Online dizi ve sinema platformu Netflix için “Ha teğe ortaya eşcinselliği olağanlaştırma ve sıradanlaştırma bildirileri sıkıştırdığını’ savunan Karar muharriri Akif Beki sansüre neden olacağı konuşulan yeni RTÜK düzenlemesi ile ilgili olarak yeni bir açıklama yaptı. Beki, “Ne tenkitlerimden ne de Netflix aboneliğimden vazgeçiyorum” dedi.
Beki Netflix’in ‘ha teğe ortaya eşcinselliği olağanlaştırma ve sıradanlaştırma bildirileri sıkıştırdığını’ savunmuştu.
“O tenkitlerin muhatabı, sıcağı sıcağına soran mecralarda da belirttiğim üzere platformun kendisiydi, RTÜK değil” diyen Beki “Netflix ve ‘RTÜK denetimi” başlıklı (2 Ağustos 2019) yazısında şunları kaydetti:
“İsteğe bağlı yayınların İnternet Ortamından Sunumu Hakkındaki Yönetmelik”, önemli bir endişe ve korku uyandırdı. Ve ne yazık ki RTÜK’ün geçmiş pratiklerine bakınca, bu kaygıların külliyen yersiz, haksız olduğu da söylenemez.

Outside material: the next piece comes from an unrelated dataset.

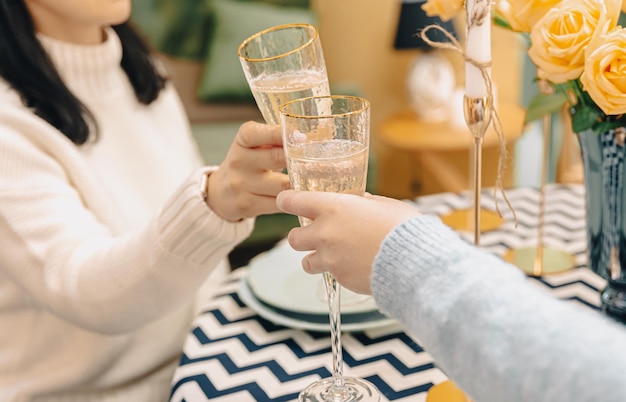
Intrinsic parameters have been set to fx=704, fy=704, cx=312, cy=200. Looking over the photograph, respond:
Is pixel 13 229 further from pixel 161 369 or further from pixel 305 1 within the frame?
pixel 305 1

Yine de yansıların kâfi ve yanlışsız bilgiye dayandığı manasına gelmiyor.
Kurul üyesi Faruk Bildirici’nin de vurguladığı üzere, evvela düzenleme yeni değil. Ve aktüel tartışmalarla da ilgisi yok. Ta geçen yıl Eylül ayında oy çokluğuyla kabul edilmişti.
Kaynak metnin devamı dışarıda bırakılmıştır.